I've been purposefully trying to avoid getting involved with the entire
"should sendmail be in the base OS" debate as my input would obviously
be biased.  However, avoiding a response has become more and more
difficult as I've seen unanswered questions, misinformation, and as of
late, people either posting what they believe my views to be or asking
that I post.

As you read this, keep in mind these are *my own personal opinions* and
apply all of the standard disclaimers that implies (e.g., some of my
facts may be wrong).  It's ok if you don't agree with them.  I also
apologize for the length, but people wanted to hear my views.  Think of
it this way, it is in reply to 71 posts in the current thread.  Feel
free to skip sections if you want.  The last couple of sections may be
of interest to those looking for a solution.  So here goes...


                         My place in all of this.

I've been involved in supporting sendmail since 1996, once of the
primary developers since 1997, working for Sendmail, Inc. since 1998,
and finally working on the FreeBSD sendmail distribution since 2000.

Someone wrote, "Greg Shapiro--who's FreeBSD work may even been supported
by Sendmail, Inc."  For the record, Sendmail, Inc. does not pay me to
keep sendmail up to date in FreeBSD.  They pay me to work on the actual
sendmail source code and other commercial products.  The work on FreeBSD
is purely voluntary on my part.

That same person wrote, "Greg ensures that 'it ain't broke, so don't fix
it.'"  Thanks.  :)

Another statement I would like to correct was:

  3) We'd lose the contribution of Greg if sendmail was moved out of the
     core system. (Could this possibly be true?? I assume that Greg
     would eventually become involved in the discourse if it looked like
     something would actually happen, and his veto would definitely shut
     down the possibility of doing any of this. Some people are just
     That Important.)

I think people overestimate my role in FreeBSD.  I'm only one committer.
I don't dictate what is moved in or out of the core system.  Ultimately,
the FreeBSD community, through the mailing lists, PR and patch
submissions, and volunteering, drive the future of FreeBSD.  I don't
have veto power, I am just "Not That Important".  I think
[EMAIL PROTECTED] is the only group who is "Just That Important".

I do however worry that sendmail will be moved out of the core system.
I've tried to answer the technical reasons below.  But on a personal
note, sendmail's existence in FreeBSD is what allowed me to become a
committer and I would hate to lose the ability to contribute if it were


              Why is sendmail in FreeBSD in the first place?

The reasons are clearly historical.  Someone asked, why "non-BSD
packages" are in the distribution.  sendmail started as part of the CSRG
Berkeley Software Distributions.  It wasn't added to BSD or added to
FreeBSD, it was just there.


                     Why is sendmail still in FreeBSD?

_DATA_

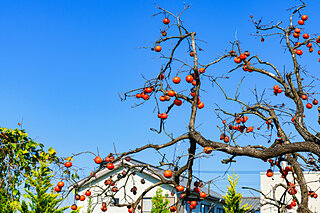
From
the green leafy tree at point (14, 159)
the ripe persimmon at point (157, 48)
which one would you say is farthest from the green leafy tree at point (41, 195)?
the ripe persimmon at point (157, 48)

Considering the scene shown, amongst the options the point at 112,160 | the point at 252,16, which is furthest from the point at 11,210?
the point at 252,16

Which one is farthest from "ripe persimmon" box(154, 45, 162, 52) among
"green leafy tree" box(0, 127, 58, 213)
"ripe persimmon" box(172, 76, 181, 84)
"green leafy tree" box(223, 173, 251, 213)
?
"green leafy tree" box(223, 173, 251, 213)

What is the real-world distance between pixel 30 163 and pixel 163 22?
5.81 meters

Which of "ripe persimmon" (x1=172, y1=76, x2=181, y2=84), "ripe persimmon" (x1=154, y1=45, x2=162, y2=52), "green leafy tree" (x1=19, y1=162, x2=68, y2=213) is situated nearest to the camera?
"ripe persimmon" (x1=172, y1=76, x2=181, y2=84)

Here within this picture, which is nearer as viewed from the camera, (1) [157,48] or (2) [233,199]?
(1) [157,48]

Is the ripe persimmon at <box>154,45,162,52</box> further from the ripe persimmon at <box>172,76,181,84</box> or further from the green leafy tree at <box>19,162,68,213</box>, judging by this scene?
the green leafy tree at <box>19,162,68,213</box>

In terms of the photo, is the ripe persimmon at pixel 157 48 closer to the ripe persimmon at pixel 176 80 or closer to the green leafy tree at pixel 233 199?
the ripe persimmon at pixel 176 80

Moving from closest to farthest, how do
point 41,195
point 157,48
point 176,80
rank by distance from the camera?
point 176,80
point 157,48
point 41,195

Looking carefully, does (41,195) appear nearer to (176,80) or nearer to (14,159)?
(14,159)

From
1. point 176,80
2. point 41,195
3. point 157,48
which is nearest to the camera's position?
point 176,80

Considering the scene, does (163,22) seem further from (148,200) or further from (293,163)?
(148,200)

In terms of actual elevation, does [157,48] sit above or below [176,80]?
above

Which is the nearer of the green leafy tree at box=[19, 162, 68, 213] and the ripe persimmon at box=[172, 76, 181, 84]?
the ripe persimmon at box=[172, 76, 181, 84]

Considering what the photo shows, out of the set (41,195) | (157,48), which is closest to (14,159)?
(41,195)
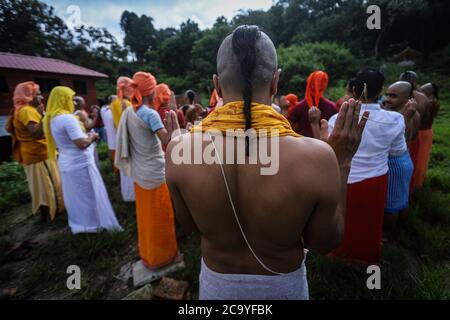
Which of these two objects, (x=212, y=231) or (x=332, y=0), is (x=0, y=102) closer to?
(x=212, y=231)

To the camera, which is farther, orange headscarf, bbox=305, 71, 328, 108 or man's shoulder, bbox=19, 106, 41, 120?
man's shoulder, bbox=19, 106, 41, 120

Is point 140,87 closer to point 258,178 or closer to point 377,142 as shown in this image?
point 258,178

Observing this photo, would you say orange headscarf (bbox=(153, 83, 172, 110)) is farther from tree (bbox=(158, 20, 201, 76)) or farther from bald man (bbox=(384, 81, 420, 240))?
tree (bbox=(158, 20, 201, 76))

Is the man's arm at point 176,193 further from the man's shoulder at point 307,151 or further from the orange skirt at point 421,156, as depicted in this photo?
the orange skirt at point 421,156

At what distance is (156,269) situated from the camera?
2777mm

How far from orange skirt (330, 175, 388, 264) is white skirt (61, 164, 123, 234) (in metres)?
3.04

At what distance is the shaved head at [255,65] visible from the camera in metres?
0.97

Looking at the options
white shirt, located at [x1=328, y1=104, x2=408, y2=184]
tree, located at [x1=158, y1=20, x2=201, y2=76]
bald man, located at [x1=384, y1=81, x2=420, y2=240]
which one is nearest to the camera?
white shirt, located at [x1=328, y1=104, x2=408, y2=184]

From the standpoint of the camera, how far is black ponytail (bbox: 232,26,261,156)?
0.95 meters

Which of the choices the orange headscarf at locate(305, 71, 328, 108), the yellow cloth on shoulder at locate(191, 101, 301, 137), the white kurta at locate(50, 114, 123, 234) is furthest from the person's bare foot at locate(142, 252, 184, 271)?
the orange headscarf at locate(305, 71, 328, 108)

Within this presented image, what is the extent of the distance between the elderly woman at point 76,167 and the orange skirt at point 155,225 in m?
1.00

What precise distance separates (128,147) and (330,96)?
14.4 metres

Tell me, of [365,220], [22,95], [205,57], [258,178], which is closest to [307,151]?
[258,178]
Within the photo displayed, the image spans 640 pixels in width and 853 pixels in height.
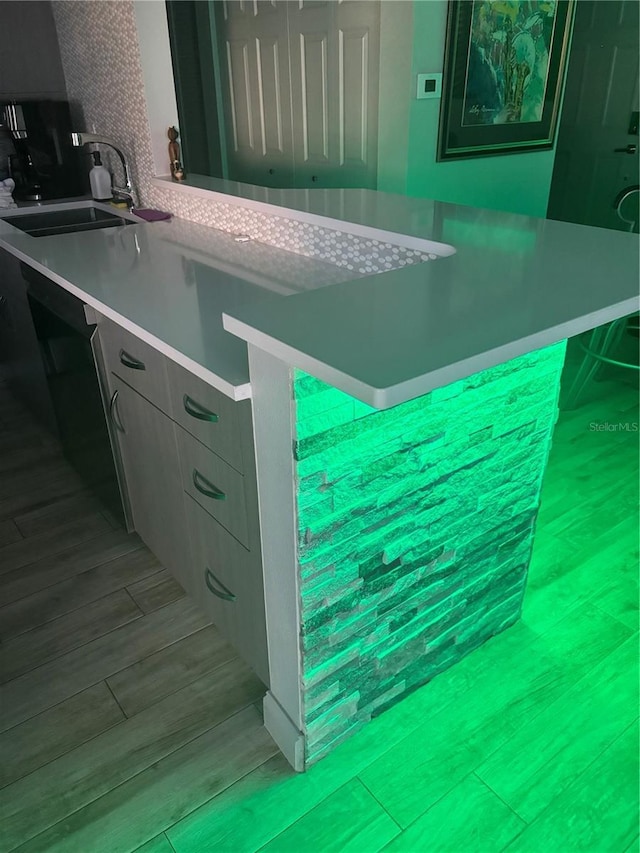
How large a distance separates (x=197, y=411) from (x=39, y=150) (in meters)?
2.20

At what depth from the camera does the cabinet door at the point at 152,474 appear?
162 centimetres

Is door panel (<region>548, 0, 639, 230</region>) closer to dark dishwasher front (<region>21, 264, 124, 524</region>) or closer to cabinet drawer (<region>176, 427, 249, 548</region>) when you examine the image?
dark dishwasher front (<region>21, 264, 124, 524</region>)

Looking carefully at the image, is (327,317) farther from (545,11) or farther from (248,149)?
(248,149)

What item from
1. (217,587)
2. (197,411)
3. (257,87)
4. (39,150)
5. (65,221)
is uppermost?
(257,87)

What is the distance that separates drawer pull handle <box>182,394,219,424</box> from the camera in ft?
4.31

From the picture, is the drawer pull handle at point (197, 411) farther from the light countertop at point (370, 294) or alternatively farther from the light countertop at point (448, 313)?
the light countertop at point (448, 313)

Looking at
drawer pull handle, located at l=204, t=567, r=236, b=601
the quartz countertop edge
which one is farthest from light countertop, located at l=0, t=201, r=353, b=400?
drawer pull handle, located at l=204, t=567, r=236, b=601

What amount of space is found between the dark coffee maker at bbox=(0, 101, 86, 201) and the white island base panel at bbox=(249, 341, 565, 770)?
239 centimetres

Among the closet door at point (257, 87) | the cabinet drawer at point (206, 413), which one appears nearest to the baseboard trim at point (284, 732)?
the cabinet drawer at point (206, 413)

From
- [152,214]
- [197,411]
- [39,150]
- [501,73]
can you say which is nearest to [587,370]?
[501,73]

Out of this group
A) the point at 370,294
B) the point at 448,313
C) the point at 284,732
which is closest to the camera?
the point at 448,313

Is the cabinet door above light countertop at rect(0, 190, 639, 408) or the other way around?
the other way around

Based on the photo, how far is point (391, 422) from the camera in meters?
1.20

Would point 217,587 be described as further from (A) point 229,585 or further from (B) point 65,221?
(B) point 65,221
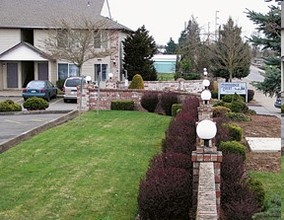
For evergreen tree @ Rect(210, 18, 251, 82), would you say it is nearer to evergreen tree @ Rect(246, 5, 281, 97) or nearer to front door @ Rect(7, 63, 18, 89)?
evergreen tree @ Rect(246, 5, 281, 97)

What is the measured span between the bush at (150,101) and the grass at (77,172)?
479 cm

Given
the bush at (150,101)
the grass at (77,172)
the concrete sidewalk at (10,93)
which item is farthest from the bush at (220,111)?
the concrete sidewalk at (10,93)

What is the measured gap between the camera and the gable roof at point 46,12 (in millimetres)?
35938

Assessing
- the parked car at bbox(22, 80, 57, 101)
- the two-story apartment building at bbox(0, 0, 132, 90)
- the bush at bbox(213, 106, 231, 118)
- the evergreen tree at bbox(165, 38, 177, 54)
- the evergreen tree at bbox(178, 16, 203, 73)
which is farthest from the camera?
the evergreen tree at bbox(165, 38, 177, 54)

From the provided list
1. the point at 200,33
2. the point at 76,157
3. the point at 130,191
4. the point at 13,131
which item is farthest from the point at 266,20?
the point at 200,33

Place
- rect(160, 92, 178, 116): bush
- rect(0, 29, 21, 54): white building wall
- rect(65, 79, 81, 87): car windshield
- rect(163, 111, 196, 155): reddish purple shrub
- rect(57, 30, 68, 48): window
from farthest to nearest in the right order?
rect(0, 29, 21, 54): white building wall, rect(57, 30, 68, 48): window, rect(65, 79, 81, 87): car windshield, rect(160, 92, 178, 116): bush, rect(163, 111, 196, 155): reddish purple shrub

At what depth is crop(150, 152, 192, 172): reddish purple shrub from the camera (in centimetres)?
675

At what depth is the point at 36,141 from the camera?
13664mm

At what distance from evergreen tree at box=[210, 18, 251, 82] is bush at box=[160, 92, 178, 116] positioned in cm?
217

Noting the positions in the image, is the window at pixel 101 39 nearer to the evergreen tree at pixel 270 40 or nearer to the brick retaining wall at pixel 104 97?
the brick retaining wall at pixel 104 97

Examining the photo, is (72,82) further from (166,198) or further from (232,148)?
(166,198)

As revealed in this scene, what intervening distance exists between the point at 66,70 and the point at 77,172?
87.7 ft

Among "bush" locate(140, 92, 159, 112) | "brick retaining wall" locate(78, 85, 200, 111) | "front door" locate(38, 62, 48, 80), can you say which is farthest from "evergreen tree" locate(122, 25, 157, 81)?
"bush" locate(140, 92, 159, 112)

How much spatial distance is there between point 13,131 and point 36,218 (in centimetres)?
918
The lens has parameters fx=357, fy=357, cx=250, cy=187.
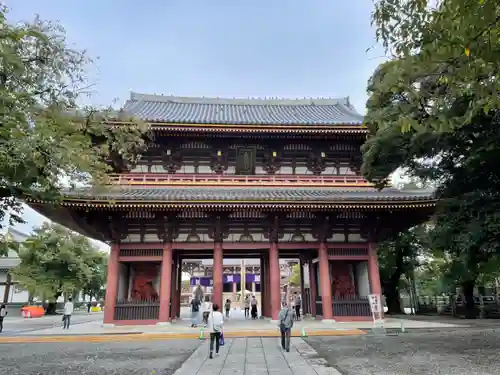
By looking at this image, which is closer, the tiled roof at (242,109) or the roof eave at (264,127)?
the roof eave at (264,127)

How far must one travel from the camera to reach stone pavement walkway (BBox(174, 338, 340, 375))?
7.36 metres

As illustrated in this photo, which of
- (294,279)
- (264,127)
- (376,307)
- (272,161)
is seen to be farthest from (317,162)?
(294,279)

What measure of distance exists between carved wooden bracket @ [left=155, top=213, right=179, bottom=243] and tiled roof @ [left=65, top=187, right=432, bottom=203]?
1.24 meters

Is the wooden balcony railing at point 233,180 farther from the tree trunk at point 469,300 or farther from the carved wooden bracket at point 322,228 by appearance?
the tree trunk at point 469,300

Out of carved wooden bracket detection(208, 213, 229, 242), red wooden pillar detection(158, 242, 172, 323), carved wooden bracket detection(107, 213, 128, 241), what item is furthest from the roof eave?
red wooden pillar detection(158, 242, 172, 323)

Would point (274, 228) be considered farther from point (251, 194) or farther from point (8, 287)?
point (8, 287)

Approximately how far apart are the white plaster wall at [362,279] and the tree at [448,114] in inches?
283

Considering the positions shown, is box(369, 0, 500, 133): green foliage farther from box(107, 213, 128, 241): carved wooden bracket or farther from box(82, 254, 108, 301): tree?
box(82, 254, 108, 301): tree

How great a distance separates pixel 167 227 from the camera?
17031mm

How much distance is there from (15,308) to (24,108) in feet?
131

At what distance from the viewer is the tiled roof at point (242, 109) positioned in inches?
914

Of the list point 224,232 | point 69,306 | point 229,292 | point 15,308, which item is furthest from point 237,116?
point 15,308

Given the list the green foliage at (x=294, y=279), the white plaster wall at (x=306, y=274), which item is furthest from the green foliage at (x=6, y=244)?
the green foliage at (x=294, y=279)

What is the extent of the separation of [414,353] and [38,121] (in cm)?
1014
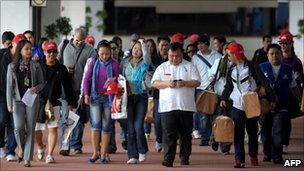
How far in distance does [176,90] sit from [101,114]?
127cm

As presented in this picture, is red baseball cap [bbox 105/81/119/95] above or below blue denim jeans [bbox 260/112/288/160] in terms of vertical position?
above

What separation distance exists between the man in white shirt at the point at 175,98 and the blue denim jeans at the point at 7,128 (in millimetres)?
2454

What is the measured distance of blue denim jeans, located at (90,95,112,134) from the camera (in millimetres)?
13984

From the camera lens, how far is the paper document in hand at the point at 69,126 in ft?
48.2

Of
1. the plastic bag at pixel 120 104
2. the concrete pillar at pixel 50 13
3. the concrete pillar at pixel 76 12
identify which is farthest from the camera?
the concrete pillar at pixel 76 12

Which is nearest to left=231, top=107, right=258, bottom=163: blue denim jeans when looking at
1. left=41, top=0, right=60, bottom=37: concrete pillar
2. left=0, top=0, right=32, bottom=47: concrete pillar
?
left=0, top=0, right=32, bottom=47: concrete pillar

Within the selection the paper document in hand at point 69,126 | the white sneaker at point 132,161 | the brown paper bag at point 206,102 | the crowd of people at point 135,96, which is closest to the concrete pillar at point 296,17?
the crowd of people at point 135,96

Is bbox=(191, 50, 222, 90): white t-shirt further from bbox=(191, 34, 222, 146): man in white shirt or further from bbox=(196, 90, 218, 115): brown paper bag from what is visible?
bbox=(196, 90, 218, 115): brown paper bag

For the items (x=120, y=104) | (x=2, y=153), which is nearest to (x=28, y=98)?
(x=120, y=104)

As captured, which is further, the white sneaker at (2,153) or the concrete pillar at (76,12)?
the concrete pillar at (76,12)

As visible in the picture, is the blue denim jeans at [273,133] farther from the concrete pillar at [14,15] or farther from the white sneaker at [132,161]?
the concrete pillar at [14,15]

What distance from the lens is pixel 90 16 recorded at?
36.9 m

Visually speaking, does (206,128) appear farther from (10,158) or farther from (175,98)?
(10,158)

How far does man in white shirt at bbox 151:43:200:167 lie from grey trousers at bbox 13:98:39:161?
74.3 inches
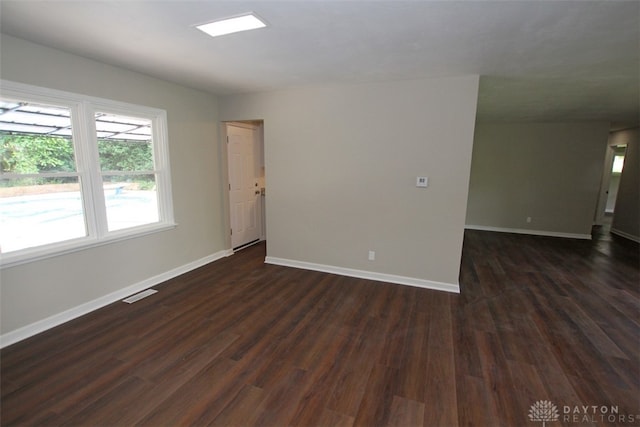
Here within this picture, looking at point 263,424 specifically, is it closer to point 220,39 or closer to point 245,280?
point 245,280

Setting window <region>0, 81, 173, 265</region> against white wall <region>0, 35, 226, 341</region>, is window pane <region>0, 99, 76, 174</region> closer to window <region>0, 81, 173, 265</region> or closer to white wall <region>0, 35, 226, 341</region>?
window <region>0, 81, 173, 265</region>

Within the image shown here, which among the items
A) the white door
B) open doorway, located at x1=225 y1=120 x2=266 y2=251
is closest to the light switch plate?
open doorway, located at x1=225 y1=120 x2=266 y2=251

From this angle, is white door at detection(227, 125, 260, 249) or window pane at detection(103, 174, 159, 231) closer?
window pane at detection(103, 174, 159, 231)

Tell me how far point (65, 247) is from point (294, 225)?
8.42 ft

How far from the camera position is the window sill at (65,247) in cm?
238

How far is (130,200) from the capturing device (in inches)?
132

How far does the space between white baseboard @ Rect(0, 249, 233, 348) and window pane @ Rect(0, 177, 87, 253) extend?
2.29 ft

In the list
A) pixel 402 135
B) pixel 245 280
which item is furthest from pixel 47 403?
pixel 402 135

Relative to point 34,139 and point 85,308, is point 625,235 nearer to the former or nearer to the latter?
point 85,308

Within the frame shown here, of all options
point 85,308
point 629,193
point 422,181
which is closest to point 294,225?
point 422,181

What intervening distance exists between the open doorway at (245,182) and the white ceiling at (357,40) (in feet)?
4.42

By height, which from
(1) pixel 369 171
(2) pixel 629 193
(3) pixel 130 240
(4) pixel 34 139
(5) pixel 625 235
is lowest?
(5) pixel 625 235
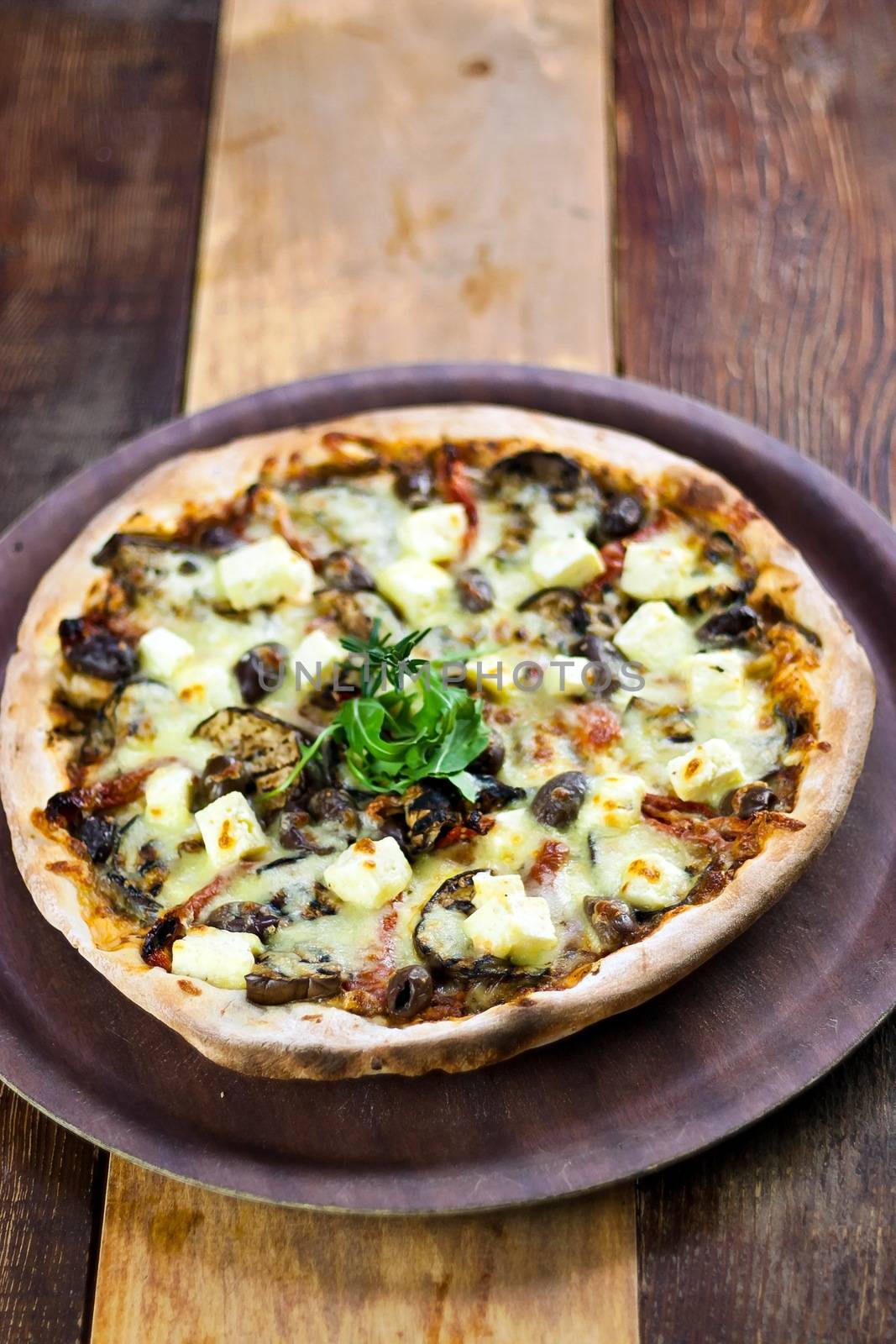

_EXERCISE REQUIREMENTS_
1. According to the sendmail post, since what year has the writer worked on the FreeBSD sendmail distribution?
2. Pull out every line of the entries that contains the word "shoulder". Case counts.
The sendmail post and the entries come from unrelated sources.

_RESPONSES TO THE EXERCISE_
1. Since 2000.

2.
To the camera, which is farther, orange headscarf, bbox=305, 71, 328, 108 or man's shoulder, bbox=19, 106, 41, 120?
man's shoulder, bbox=19, 106, 41, 120
Is the man's arm at point 176,193 further from the man's shoulder at point 307,151 or further from the orange skirt at point 421,156, as depicted in this photo?
Which of the choices the orange headscarf at locate(305, 71, 328, 108), the yellow cloth on shoulder at locate(191, 101, 301, 137), the white kurta at locate(50, 114, 123, 234) is furthest from the person's bare foot at locate(142, 252, 184, 271)?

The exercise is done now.